_Using the information_
A. From the passage on doctors' fuel allowance, list the professionals other than doctors that the final paragraph names as also being called to the hospital.
B. Resume the passage on doctors' fuel allowance after its last sentence.

_Document passage_

* * * * * * * * *

Fuel allowance is an allowance paid to all medical doctors in the Ministry of Health, whether the person works in a hospital or not. As at now, it ranges from 20 gallons of petrol for the medical officers (newly appointed doctors) to 40 gallons for Principal Medical Officers, Specialists and Consultants per month irrespective of whether the doctor has a car or not.
The allowance is paid to the beneficiary whether or not there has been a certified purchase of fuel and use by the doctor in the month for official duties. It is supposed to cater for fuel expenses a doctor incurs shuttling between his house and the hospital to care for patients. But is it efficient, prudent and fair to pay such allowances to doctors?
An activity or transaction is said to be efficient if it is carried out at the least cost. Imagine that there are 350 doctors in a hospital like Korle-Bu because there are a lot of consultants and specialists let us again assume the monthly rate is 30 gallons per doctor. It is expected that (367,500,000 cedis or 10,500 gallons) would be paid to these doctors per month with an annual expenditure of 4,410,000,000 cedis.
From the above, there is no evidence of whether all the 350 doctors would actually purchase fuel and use their vehicles in the month or year for official or call duties. This annual amount could have bought at least 19 pick-ups for Korle-Bu Teaching Hospital, assuming a pick-up costs $25,000.00.
If the same amount were to be used to fuel a vehicle that uses one litre of diesel per 10 kilometres, this would cover a distance of 5,836,765 kilometres. Meanwhile, the hospital (Korle-Bu) would also spend not less than 40 percent of this amount in respect of fuel to pick up doctors from their homes.
Is it therefore prudent to pay an uncertified amount to a doctor in a month whether or not he/she has even commuted to the hospital to care for a patient? Would that be more cost effective? In any case, are they not being picked from their homes with hospital vehicles? Fairness is the quality of treating people equally or in a way that is reasonable and acceptable. Imagine a doctor in Akuse Hospital who is the only one there and is expected to be called more often than any of his colleagues at Korle-Bu.
Is it fair to pay a lump sum or the same allowance to these two doctors? Is it only a doctor in a hospital who is called to the hospital for official duties?
What about the anaesthetist, pharmacist, administrator, accountant or laboratory technician? Do these other professionals not deserve to be paid the fuel allowance? Indeed, some of these professionals are even called more often than an average doctor in a hospital.

* * * * * * * * *

_Data section_
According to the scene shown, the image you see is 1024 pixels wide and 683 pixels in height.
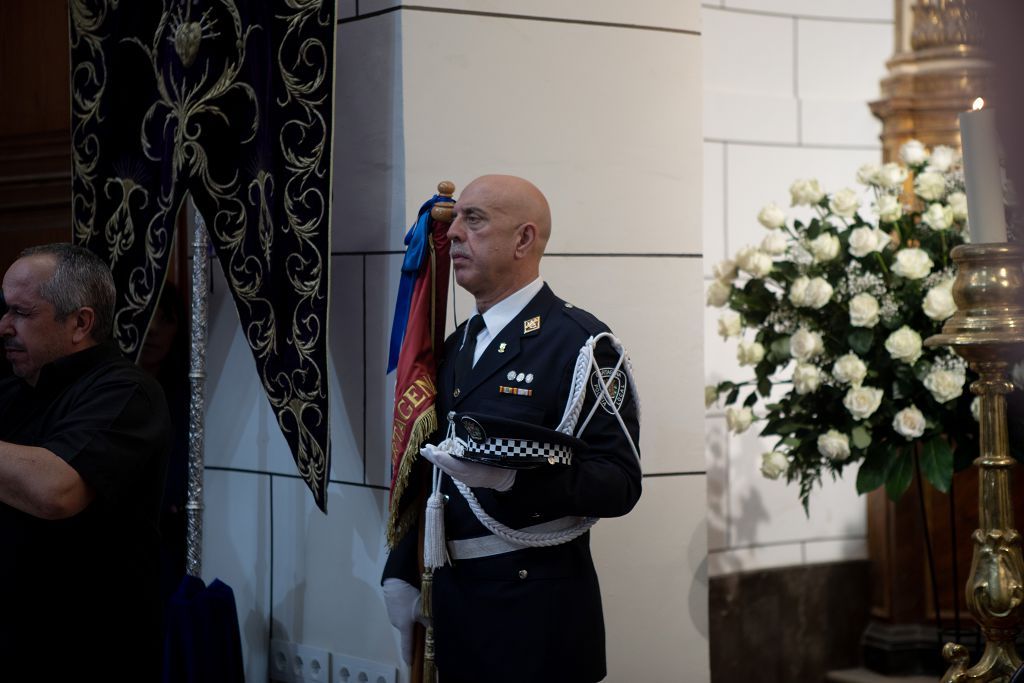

* * * * * * * * *

_Responses by item number_
A. anaesthetist, pharmacist, administrator, accountant, laboratory technician

B.
A doctor may be the captain in the team, but he cannot score a goal without the others. If a Senior Medical Officer is given a 1.8 litre Toyota Corolla just like a Specialist, why should the Specialist receive 40 gallons and the Senior Medical, Officer 30 gallons for a vehicle that consumes the same amount of fuel?
My candid views on the issue are; first, the hospital''s vehicles should be made use of as much as possible to convey staff needed to the hospitals. It is for such trips that vehicles are provided.
Where hospital vehicles are not available, any authorised use of a private vehicle by an officer (doctor or the orderly) to perform call duties in the hospital should be logged. The allowance should be related to the number of kilometres or miles travelled by the officer to and from the hospital for official duties. Therefore, a doctor at Akuse Hospital would be rewarded or reimbursed more than his colleague at Korle-Bu.
Second, it should not only be doctors who are in a hospital and are called to the hospital for duties. The other professionals should equally be paid the advocated fuel allowance. This is efficiency and fairness. Any inefficient organisation will collapse.
There has been a directive to freeze allowances like fuel allowance by the Ghana Health Service. I would not recommend stoppage but it should be administered fairly and justly for all in the public service by relating payment to kilometres travelled. I would advocate the same for car maintenance allowance too. The threats to reduce working hours would not work. Let us sit down and talk, because it’s not even fair amongst the doctors themselves.